A blast of arctic air will send most of south Louisiana into a two-day cold snap Wednesday night and Thursday, dropping temperatures below freezing and possibly into the teens.

As a result, Lafayette and Baton Rouge are under a hard freeze watch from late Wednesday evening through Thursday morning, while New Orleans is under a freeze watch. Temperatures will start going back up Friday afternoon, but before then, people should protect water pipes, bring pets inside, make accommodations for livestock and generally get ready.

In Baton Rouge, the coldest time will be early Thursday morning, when the frigid temperature will be bolstered by the wind to make the air feel like it’s 13 degrees outside, said Robert Ricks, lead forecaster with the National Weather Service in Slidell.

The winds should drop off Thursday, but the temperatures will still be cold with near-freezing temperatures hitting large parts of south Louisiana.

The approach of cold weather means extra preparations should be taken. Precautions are already underway at organizations that help the homeless, such as St. Vincent de Paul in Baton Rouge.

Extra cots are set out at one of the men’s facilities and staff is getting ready for more people to arrive for a warm place to stay, including at the shelter for women and children. On a normal night, the men’s shelter on Convention Street can sleep 31 people, but that number can be doubled by adding bunks to the existing beds, said Michael Acaldo, director of St. Vincent de Paul in Baton Rouge.

The campus on Convention Street has 36 beds for women and children as well as eight cribs. St. Vincent de Paul is currently in a fundraising effort to raise money that will allow that shelter to expand to 70 beds to help meet community needs and help during cold weather.

With an expected larger than normal number of homeless people in the next couple days, St. Vincent de Paul could use donations of towels, pillows, diapers, deodorant, socks, underwear, rain gear, gloves and hats for men, women and children, Acaldo said. Donations can be dropped off at the St. Vincent de Paul campus at 1623 Convention St.

Some good weather news this week is that the expected weekend rain won’t start until after the cold air is gone. As a result, the area won’t see the damage of freezing rain much of south Louisiana endured last January with school, business and road closures.

That’s also decent news for state agriculture, which could take some hits in slower crawfish growth or some loss of strawberry production, but at least there’s no freezing rain, said Mike Strain, commissioner of the state Department of Agriculture and Forestry.

“When you get the rain, it intensifies the effect of the cold,” he said.

However, it will get cold enough for farmers to take precautions. Those precautions include making sure livestock have adequate shelter and strawberry crops get covered.
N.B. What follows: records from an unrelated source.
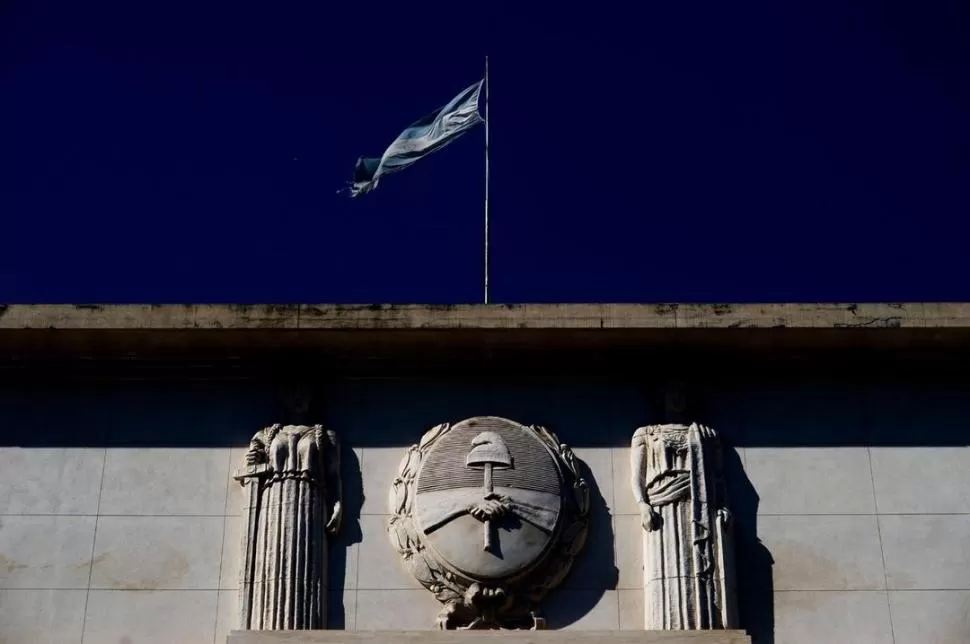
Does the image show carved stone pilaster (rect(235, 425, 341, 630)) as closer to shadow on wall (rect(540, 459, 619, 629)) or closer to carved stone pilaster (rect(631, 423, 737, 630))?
shadow on wall (rect(540, 459, 619, 629))

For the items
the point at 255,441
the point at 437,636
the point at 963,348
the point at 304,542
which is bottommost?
the point at 437,636

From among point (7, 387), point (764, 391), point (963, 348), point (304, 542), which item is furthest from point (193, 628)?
point (963, 348)

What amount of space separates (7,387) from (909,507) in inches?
334

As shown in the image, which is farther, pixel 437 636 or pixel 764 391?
pixel 764 391

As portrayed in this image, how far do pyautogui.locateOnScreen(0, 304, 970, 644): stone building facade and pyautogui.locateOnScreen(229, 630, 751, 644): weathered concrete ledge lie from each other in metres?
0.49

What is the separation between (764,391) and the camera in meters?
14.8

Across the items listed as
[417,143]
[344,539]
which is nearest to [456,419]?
[344,539]

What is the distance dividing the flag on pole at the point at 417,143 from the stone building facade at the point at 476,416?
2.90m

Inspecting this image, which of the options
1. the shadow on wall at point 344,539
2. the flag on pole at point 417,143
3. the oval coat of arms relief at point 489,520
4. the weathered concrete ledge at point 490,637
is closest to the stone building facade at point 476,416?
the shadow on wall at point 344,539

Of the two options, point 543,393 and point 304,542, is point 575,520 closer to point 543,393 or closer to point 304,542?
point 543,393

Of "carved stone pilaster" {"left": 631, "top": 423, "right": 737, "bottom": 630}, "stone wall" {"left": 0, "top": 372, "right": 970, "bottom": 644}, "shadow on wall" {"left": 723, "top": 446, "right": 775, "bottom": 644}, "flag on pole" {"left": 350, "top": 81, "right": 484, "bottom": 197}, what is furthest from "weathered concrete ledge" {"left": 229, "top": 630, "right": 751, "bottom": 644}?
"flag on pole" {"left": 350, "top": 81, "right": 484, "bottom": 197}

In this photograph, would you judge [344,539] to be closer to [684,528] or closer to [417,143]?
[684,528]

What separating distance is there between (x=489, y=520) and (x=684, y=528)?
1.75 m

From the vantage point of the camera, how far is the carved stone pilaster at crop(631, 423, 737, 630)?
537 inches
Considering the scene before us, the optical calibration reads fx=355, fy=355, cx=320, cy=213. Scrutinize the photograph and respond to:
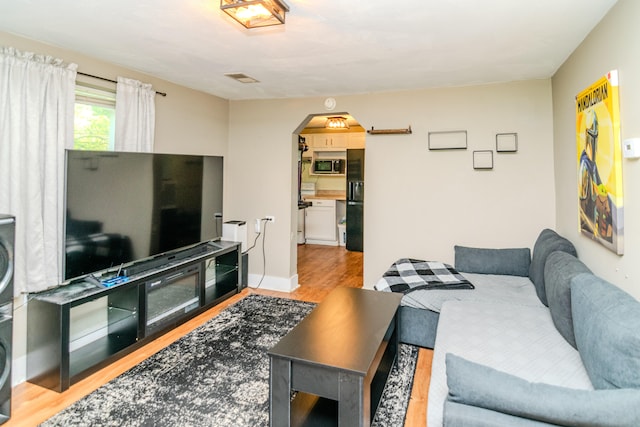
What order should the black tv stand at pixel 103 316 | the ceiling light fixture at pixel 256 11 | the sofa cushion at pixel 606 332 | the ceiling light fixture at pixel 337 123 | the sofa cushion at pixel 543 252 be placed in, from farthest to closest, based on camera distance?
the ceiling light fixture at pixel 337 123 < the sofa cushion at pixel 543 252 < the black tv stand at pixel 103 316 < the ceiling light fixture at pixel 256 11 < the sofa cushion at pixel 606 332

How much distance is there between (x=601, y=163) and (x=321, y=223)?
574cm

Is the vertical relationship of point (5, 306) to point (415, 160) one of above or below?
below

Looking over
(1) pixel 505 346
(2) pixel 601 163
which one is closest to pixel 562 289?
(1) pixel 505 346

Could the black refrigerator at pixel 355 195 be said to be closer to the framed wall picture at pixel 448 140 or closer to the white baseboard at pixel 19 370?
the framed wall picture at pixel 448 140

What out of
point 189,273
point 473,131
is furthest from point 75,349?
point 473,131

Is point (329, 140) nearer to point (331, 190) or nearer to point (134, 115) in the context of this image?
point (331, 190)

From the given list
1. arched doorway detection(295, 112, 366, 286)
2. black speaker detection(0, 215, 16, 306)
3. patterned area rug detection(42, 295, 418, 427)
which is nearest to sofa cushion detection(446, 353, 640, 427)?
patterned area rug detection(42, 295, 418, 427)

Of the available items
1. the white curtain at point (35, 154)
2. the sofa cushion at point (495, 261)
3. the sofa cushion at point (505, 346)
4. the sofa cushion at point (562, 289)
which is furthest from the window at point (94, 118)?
the sofa cushion at point (562, 289)

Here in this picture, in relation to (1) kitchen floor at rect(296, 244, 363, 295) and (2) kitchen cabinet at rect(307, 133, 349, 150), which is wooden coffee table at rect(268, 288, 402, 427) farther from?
(2) kitchen cabinet at rect(307, 133, 349, 150)

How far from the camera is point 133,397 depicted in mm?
2250

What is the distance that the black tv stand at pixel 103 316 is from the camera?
2365 mm

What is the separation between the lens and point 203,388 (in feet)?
7.73

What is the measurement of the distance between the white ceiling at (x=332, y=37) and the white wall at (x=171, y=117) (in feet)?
0.31

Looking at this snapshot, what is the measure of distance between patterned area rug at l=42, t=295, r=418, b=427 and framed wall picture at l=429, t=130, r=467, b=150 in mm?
2143
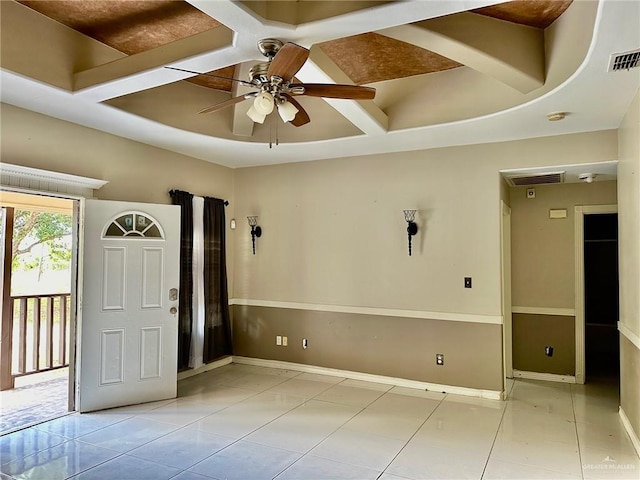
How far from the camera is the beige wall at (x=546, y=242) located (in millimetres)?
5008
With sugar cane already cut and many other crops yet to be planted, this cold weather snap won’t have an effect on them, Strain said.
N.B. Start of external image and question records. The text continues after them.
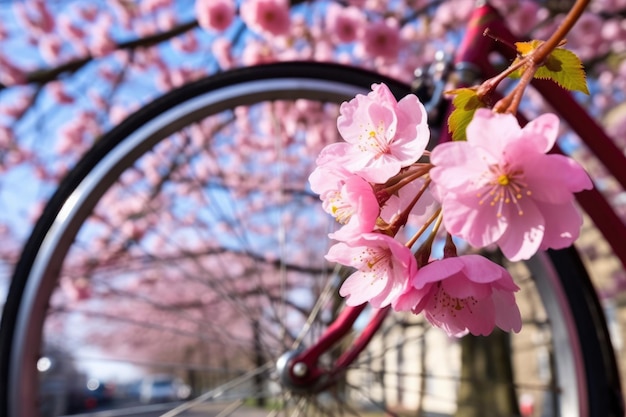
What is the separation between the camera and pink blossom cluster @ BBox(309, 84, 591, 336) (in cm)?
33

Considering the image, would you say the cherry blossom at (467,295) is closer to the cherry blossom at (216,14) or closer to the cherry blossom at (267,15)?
the cherry blossom at (267,15)

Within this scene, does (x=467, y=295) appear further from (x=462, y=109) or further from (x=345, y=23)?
(x=345, y=23)

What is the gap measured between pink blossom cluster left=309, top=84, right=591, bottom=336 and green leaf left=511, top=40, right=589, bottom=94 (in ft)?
0.22

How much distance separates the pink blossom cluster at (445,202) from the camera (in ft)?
1.07

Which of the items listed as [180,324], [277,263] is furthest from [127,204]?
[277,263]

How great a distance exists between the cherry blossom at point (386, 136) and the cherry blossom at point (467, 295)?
0.22 feet

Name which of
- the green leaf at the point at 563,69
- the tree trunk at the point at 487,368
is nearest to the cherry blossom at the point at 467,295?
the green leaf at the point at 563,69

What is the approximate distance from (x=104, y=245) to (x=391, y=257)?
9.16ft

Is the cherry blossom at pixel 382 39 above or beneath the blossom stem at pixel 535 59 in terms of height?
above

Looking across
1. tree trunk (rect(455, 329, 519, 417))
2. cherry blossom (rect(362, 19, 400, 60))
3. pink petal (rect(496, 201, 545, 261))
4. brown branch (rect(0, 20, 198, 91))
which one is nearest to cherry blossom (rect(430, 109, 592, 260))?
pink petal (rect(496, 201, 545, 261))

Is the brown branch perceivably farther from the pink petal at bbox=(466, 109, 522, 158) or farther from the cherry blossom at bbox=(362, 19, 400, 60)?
the pink petal at bbox=(466, 109, 522, 158)

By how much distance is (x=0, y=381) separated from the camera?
909mm

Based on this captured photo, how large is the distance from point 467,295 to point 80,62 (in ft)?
9.34

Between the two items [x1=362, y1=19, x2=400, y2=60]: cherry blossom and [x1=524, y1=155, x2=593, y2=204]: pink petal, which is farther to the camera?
[x1=362, y1=19, x2=400, y2=60]: cherry blossom
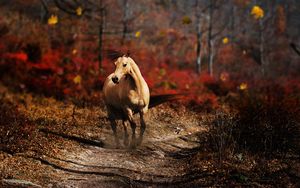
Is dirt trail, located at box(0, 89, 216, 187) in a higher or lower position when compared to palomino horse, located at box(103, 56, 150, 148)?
lower

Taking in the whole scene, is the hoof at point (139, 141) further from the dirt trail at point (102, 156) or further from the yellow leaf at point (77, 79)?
the yellow leaf at point (77, 79)

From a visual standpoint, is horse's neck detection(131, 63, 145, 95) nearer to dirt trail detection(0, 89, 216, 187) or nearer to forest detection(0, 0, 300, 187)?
forest detection(0, 0, 300, 187)

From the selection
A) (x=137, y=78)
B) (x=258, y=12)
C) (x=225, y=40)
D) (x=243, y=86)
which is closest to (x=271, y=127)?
(x=137, y=78)

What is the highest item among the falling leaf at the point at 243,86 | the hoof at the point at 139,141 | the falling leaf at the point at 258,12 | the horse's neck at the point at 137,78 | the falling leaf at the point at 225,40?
the falling leaf at the point at 258,12

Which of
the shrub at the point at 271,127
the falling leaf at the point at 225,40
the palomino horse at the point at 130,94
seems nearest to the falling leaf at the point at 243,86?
the shrub at the point at 271,127

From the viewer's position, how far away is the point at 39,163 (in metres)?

Cold weather may slow down crawfish growth for a couple days, but the warm weather should help the crop recover rather quickly.

For those crops that are currently in the field, such as strawberries, there could be some loss of flower buds, but with warmer weather coming back to the area in a couple days, the fields should recover, he said.

“It’s not going to be that cold for that long,” Strain said.

Strawberry farmers across the region spent Tuesday prepping for the coming cold. At Faust Farms in Amite, workers were hurrying to cover all their plants in advance of the frost.

“We’re in full swing right now,” owner Eddie Faust said before hurrying back to work.

He said the plants can handle temperatures in the 30s, but farmers start to worry when the mercury dips lower.

“Sure we’re nervous. … Every farmer’s nervous at this point in the game,” Faust said.

“We’re hoping it doesn’t do us much damage.”

Louisiana farmers must compete with strawberry growers in Florida. A deadly January frost could hurt their chances.

“Florida’s flooding the market right now,” Faust said.